=== Written task 1 ===
In the listing below, format the lines from the one with "Used 2020 Dolomite" to the one with "فريق البحرين ميريدا" as a JSON list of strings, one string per line and blank lines skipped. Leave out the pictures.

=== Page excerpt ===
^^^^
# Model selection 101, using R

Quick and dirty markup of simple model selection using R

#### What‘re we doing?

Since this is a very introductory look at model selection **we assume the data you’ve acquired has already been cleaned, scrubbed and ready to go.** Data cleaning is a whole subject in and of itself and is actually the primary time-sink of any Data Scientist. Go to the end of this article if you want to download the data for yourself and follow along!

Hit that ‘**clap**’ if you enjoy this kind of content and want more *(this **isn’t **monetized, I just want to gauge interest!)*

**Edit**: I’ve made a “*sequel*” to this article about visualizing and plotting the model we find if you want to check that out after reading this one!:

#### Lets look at the pipeline:

This is the skeleton I use for creating a simple LM or GLM:

**Create a base-model**using all available variables and data**Factorize categorical variables**if R didn’t do the job**Add relevant power-transformations****Add relevant variable interaction****Remove insignificant variables**with relevant testing criteria

- Repeat step 3–5 until you’ve exhausted your options**Remove any outlying datapoints****Evaluate your model****Visualizing your findings**

### 1. Creating a base-model

Lets start by setting up a workspace and loading our data. In this example we’re working on a dataset describing **employment-status of women based on whether or not you’re a foreigner, the amount of government-entitled support (log-transformed), age, years of education and the number of children** (spread in two categorical variables *‘young.children’* and ‘*school.children*’):

rm(list=ls()) # “Clear current R environment”
^^^^
=== Written task 2 ===
Resume the article on model selection in R from the point where it stops.

=== Extracted data ===
^^^^
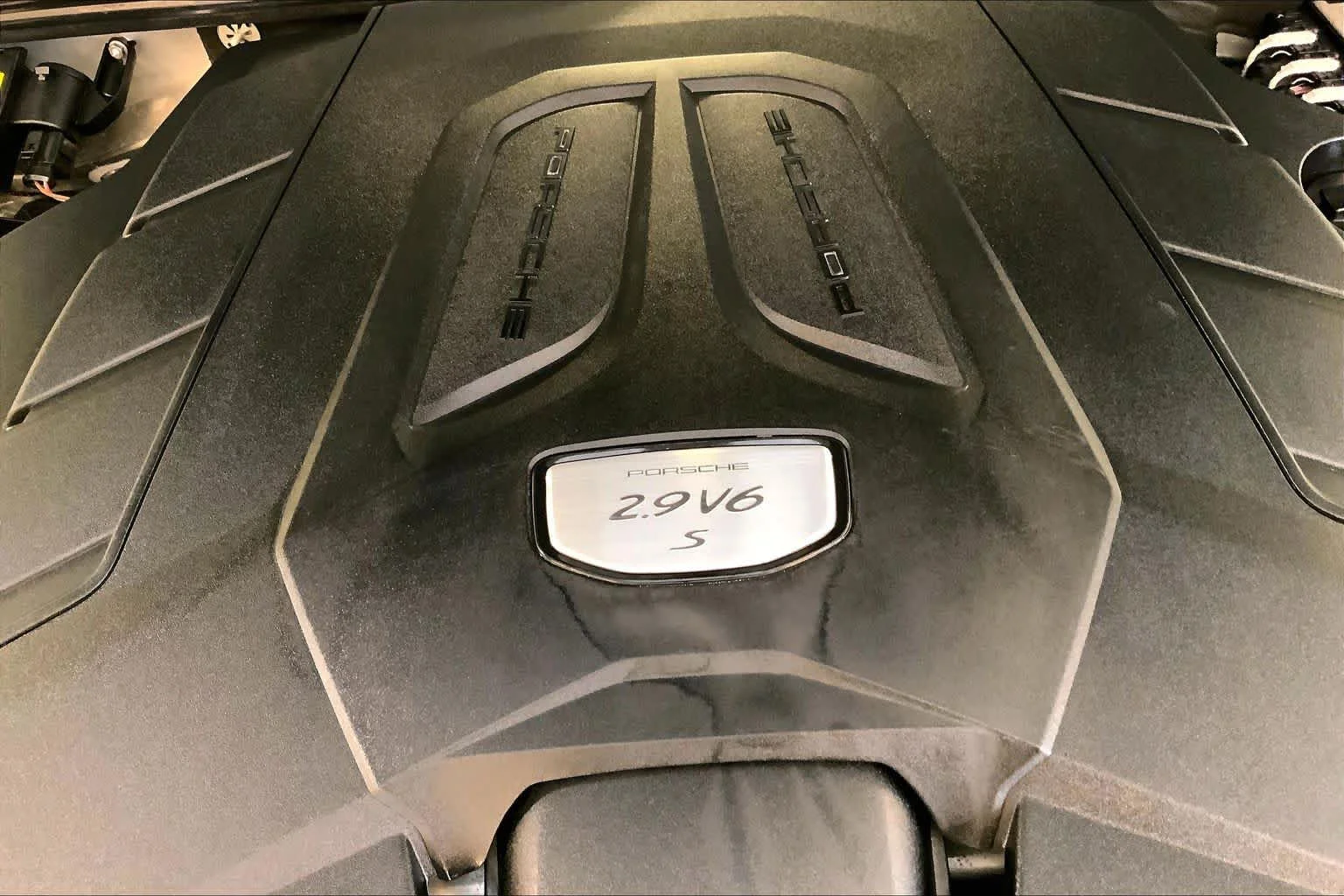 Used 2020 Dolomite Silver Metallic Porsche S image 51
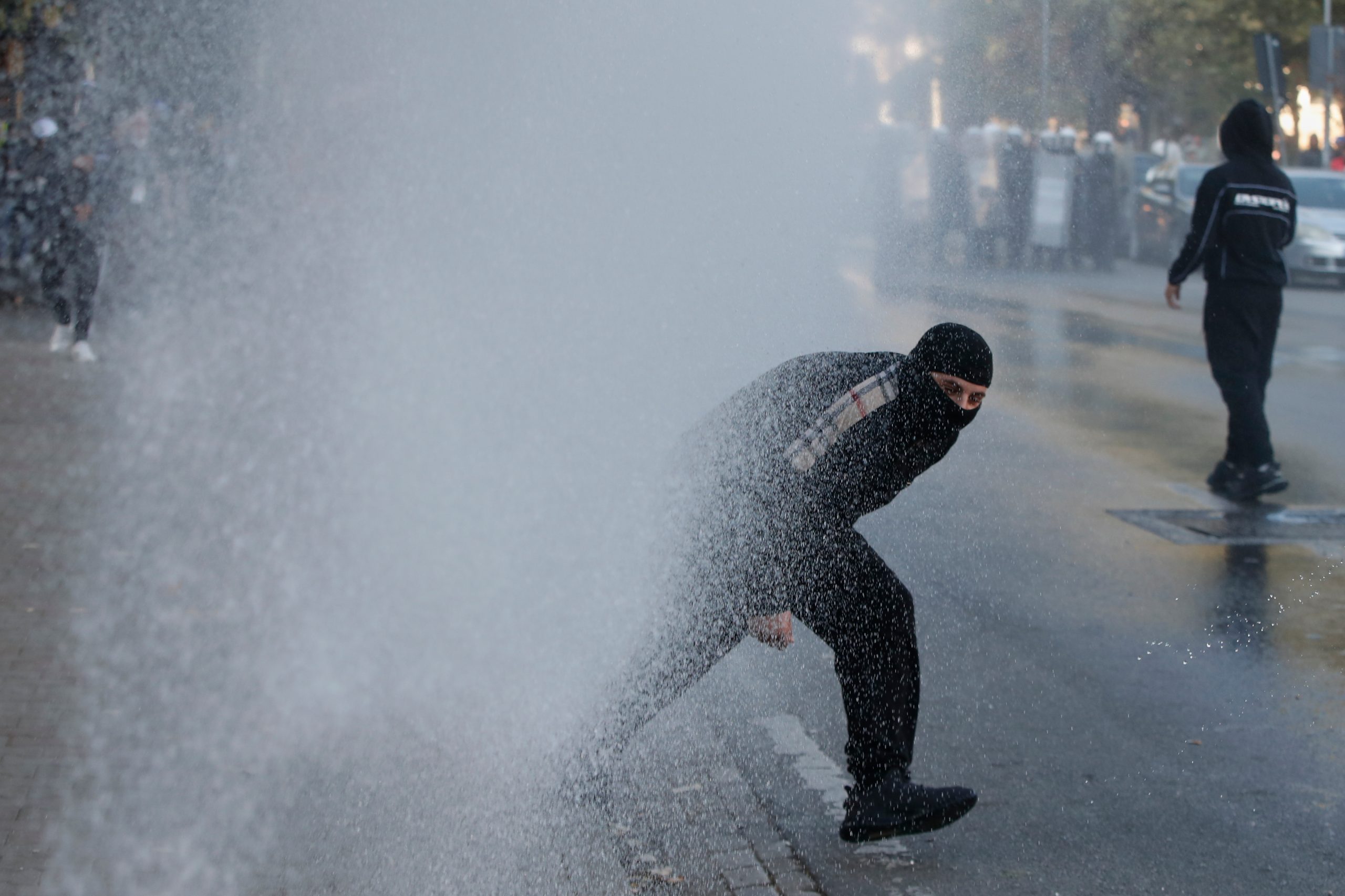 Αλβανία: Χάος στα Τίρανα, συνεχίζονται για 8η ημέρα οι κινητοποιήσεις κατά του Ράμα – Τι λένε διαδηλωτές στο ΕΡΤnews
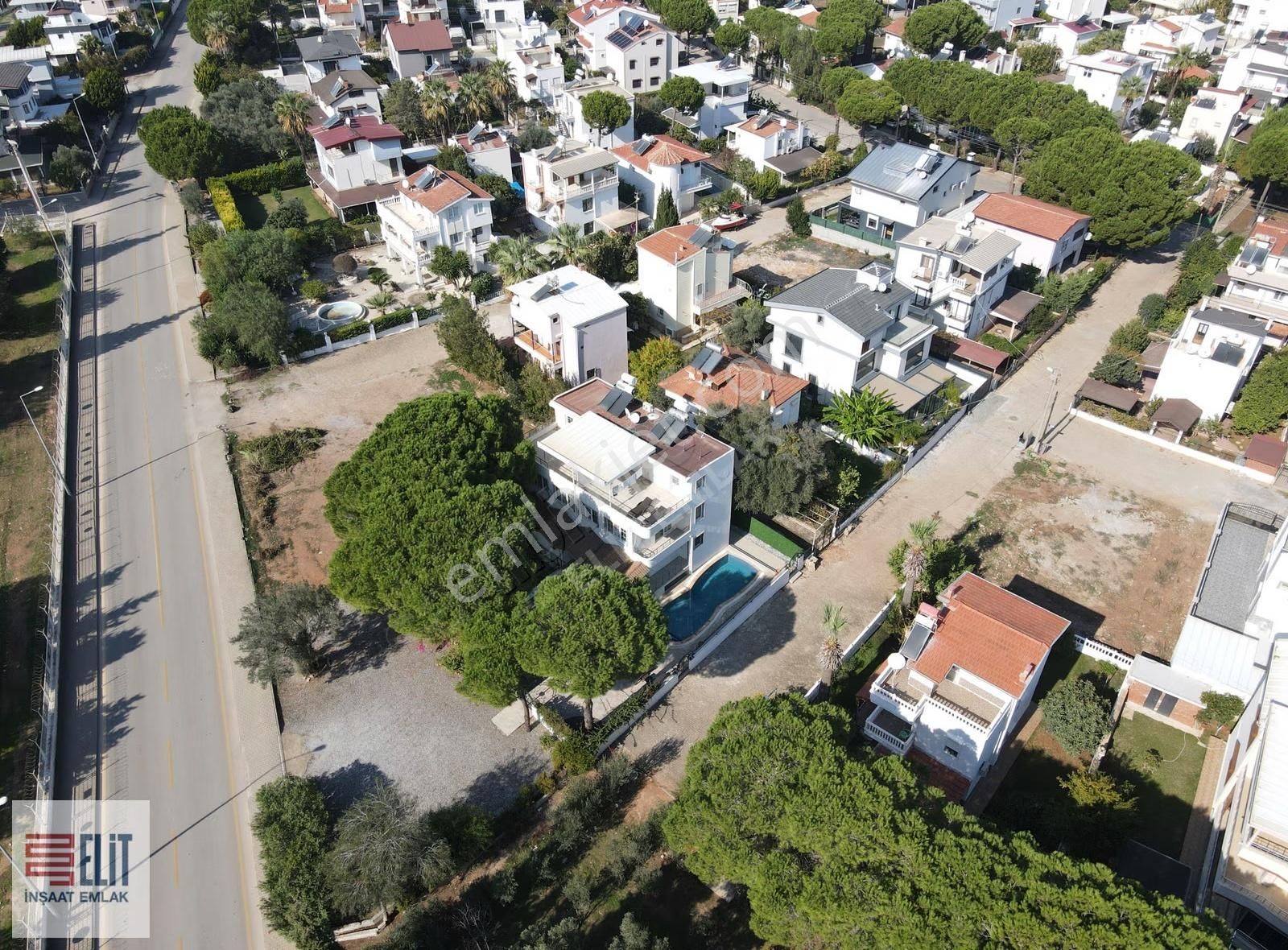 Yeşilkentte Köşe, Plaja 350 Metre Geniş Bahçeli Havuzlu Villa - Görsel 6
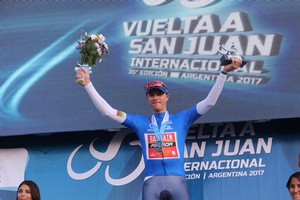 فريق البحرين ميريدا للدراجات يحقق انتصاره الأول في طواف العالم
^^^^
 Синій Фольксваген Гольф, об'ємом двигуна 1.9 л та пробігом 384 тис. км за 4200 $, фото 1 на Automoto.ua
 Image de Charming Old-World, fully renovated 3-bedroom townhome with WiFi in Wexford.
^^^^
=== Exercise output 1 ===
[
  " Used 2020 Dolomite Silver Metallic Porsche S image 51",
  " Αλβανία: Χάος στα Τίρανα, συνεχίζονται για 8η ημέρα οι κινητοποιήσεις κατά του Ράμα – Τι λένε διαδηλωτές στο ΕΡΤnews",
  " Yeşilkentte Köşe, Plaja 350 Metre Geniş Bahçeli Havuzlu Villa - Görsel 6",
  " فريق البحرين ميريدا للدراجات يحقق انتصاره الأول في طواف العالم"
]

=== Exercise output 2 ===
setwd(“C:/R/Workspace”) # Setting up your workspace

dat <- read.table(“employment_data.txt”, header=T) # Load that data

str(dat)

summary(dat)

which outputs:

The first thing we notice is that our response-variable is binomial (obviously) suggesting that we have a binomial distribution which means we’ll have to fit a **GLM **instead of a traditional **LM**:

fit.1 <- glm(employed == "yes" ~ ., data = dat, family = binomial)

summary(fit.1)

This fit is the most general fit we can use by default, it fits a binomial model (*family = binomial*) with respect to the response-variable “employed” having a value “yes”, using every variable in the dataset (*~ .*) giving us the following output:

Right, so a few problems right off the bat, we don’t like seeing **p-values** above **0.05**, much less above **0.1**, but before we recklessly remove them lets check for variable interactions and power-transformations first!

### 2. Factorizing categorical variables

Lets consider the possibility that there’s a categorical difference between not having any children and actually having any number of children larger than zero, thus we add the categorical variables for having** 0 children**: *‘factor(young.children == 0)’*,* ‘factor(school.children == 0)’* and a combined factor for not having any children at all *‘factor(young.children + school.children == 0)’*

We can update our fit with the new variables:

tempfit <- update(fit.1, .~. + factor(young.children == 0)

+ factor(school.children == 0)

+ factor(young.children +

school.children == 0))

summary(tempfit)

So we’ve already improved our model a bit in terms of **AIC **from **1066.8** to **1050.2**! Lets take a look at our continuous variables and watch for possible power-transformations:

### 3. Adding relevant power-transformations

A neat way to look for potential power-transformations of a binomial distribution is using this custom function:

logit.plot <- function(x, y, h, link=’logit’, xlab=deparse(substitute(x)), yname=deparse(substitute(y)), ylab, rug=T, data, …){

if(!missing(data)){

call <- match.call()

dataPos <- match(“data”,names(call))

return(invisible(with(data, eval(call[-dataPos]))))

}

if (length(levels(factor(y)))!=2) stop(‘y must be binary’)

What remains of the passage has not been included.